**TÂCHES À RÉALISER**
(a) Recopiez mot pour mot le passage du texte sur la jeunesse marocaine qui commence à "La démographie parle" et se termine à "l’hiver, brûlantes l’été.".
(b) Rédigez la suite du texte sur la jeunesse marocaine à partir de sa dernière phrase.
··· TEXTE EXTRAIT ···
La démographie parle d’elle-même : sur près de 38 millions d’habitants, la jeunesse représente plus de 40 % de la population. Une génération censée incarner l’avenir, mais qui se sent trahie. Le taux de chômage dépasse les 30 % chez les jeunes diplômés, tandis que le travail informel devient la norme. Dans les campagnes, plus d’un tiers des femmes restent analphabètes, prisonnières d’un système éducatif délabré où des enfants parcourent des dizaines de kilomètres pour rejoindre des classes surpeuplées, glaciales l’hiver, brûlantes l’été.
Pendant ce temps, Rabat et Casablanca voient défiler des berlines noires aux vitres teintées, symboles d’un pouvoir qui vit dans un autre monde. Le royaume annonce fièrement l’organisation d’événements prestigieux - Coupe d’Afrique 2025 Coupe du monde 2030, comme si ces vitrines pouvaient masquer la réalité quotidienne des foyers incapables de joindre les deux bouts.
··· DONNÉES EXTRAITES ···
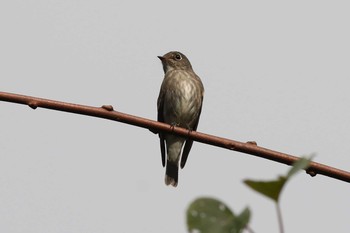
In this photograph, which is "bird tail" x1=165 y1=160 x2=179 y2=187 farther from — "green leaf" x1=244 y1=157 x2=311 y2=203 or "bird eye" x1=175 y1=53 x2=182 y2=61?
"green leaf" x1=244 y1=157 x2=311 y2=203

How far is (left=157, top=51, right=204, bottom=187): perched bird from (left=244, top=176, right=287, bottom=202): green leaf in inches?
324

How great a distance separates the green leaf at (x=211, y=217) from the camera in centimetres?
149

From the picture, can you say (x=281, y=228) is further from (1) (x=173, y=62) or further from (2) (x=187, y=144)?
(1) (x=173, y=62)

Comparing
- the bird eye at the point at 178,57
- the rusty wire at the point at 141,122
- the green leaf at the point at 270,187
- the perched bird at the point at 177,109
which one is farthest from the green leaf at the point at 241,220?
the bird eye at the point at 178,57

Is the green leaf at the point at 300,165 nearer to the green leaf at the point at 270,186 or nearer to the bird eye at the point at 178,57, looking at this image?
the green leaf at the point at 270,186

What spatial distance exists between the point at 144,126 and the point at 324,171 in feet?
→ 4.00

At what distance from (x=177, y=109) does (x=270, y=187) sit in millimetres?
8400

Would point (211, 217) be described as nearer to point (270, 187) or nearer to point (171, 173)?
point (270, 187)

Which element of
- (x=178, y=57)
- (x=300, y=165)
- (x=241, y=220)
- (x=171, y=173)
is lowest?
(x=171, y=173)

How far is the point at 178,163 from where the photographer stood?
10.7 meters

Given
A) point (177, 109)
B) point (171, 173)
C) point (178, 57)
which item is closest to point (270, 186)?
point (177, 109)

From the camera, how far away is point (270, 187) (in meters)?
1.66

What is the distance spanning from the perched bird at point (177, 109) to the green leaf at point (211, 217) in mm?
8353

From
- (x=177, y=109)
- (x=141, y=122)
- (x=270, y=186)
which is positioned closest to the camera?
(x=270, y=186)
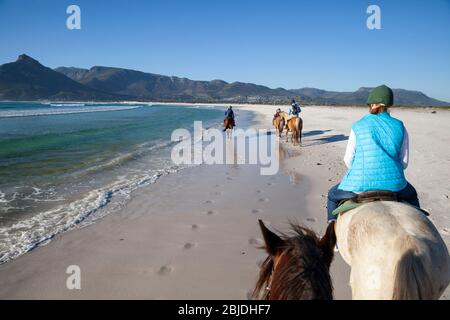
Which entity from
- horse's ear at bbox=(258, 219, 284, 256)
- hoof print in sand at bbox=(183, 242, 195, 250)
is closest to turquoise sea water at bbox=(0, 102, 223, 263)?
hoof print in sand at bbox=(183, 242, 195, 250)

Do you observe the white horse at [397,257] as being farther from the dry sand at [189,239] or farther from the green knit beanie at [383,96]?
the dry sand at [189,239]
···
··· DONNÉES EXTRAITES ···
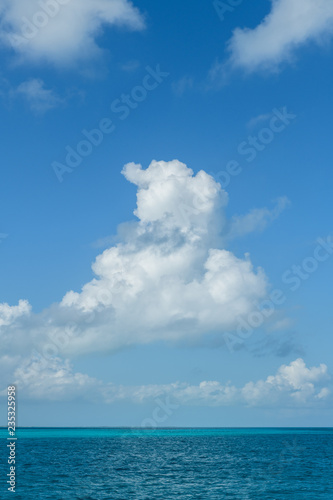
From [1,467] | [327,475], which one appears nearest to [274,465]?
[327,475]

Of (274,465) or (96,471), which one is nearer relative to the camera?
···
**RÉPONSES PAR TÂCHE**
(a)
La démographie parle d’elle-même : sur près de 38 millions d’habitants, la jeunesse représente plus de 40 % de la population. Une génération censée incarner l’avenir, mais qui se sent trahie. Le taux de chômage dépasse les 30 % chez les jeunes diplômés, tandis que le travail informel devient la norme. Dans les campagnes, plus d’un tiers des femmes restent analphabètes, prisonnières d’un système éducatif délabré où des enfants parcourent des dizaines de kilomètres pour rejoindre des classes surpeuplées, glaciales l’hiver, brûlantes l’été.

(b)
« La Coupe du monde, la Coupe d’Afrique, pourquoi faire ? Est-ce que cela va m’aider à terminer mes fins de mois alors que j’ai une location et une pension à payer ? Nous n’avons même pas de quoi nous nourrir correctement. Je me trouve à faire du business sur le côté pour payer mes factures. Alors leur Coupe du monde, qu’ils la gardent pour eux », lâche Abdellah, agent de sécurité chez Maroc Telecom, la fatigue dans la voix.
Fatima, chargée commerciale dans une agence de communication, va encore plus loin :
« Toutes ces fêtes, ces événements, cette poudre aux yeux… qui en bénéficie ? C’est eux. Ils détournent tout sur leur passage. Nous, on ne voit rien. Sans parler du fait que Marrakech est devenu un lieu infréquentable, il y a tous les vices et les autorités sont complices. Le Maroc, c’est pour eux. Nous, nous vivons comme des esclaves. Dès que l’occasion se présentera, je quitterai ce pays qui n’est plus le mien. »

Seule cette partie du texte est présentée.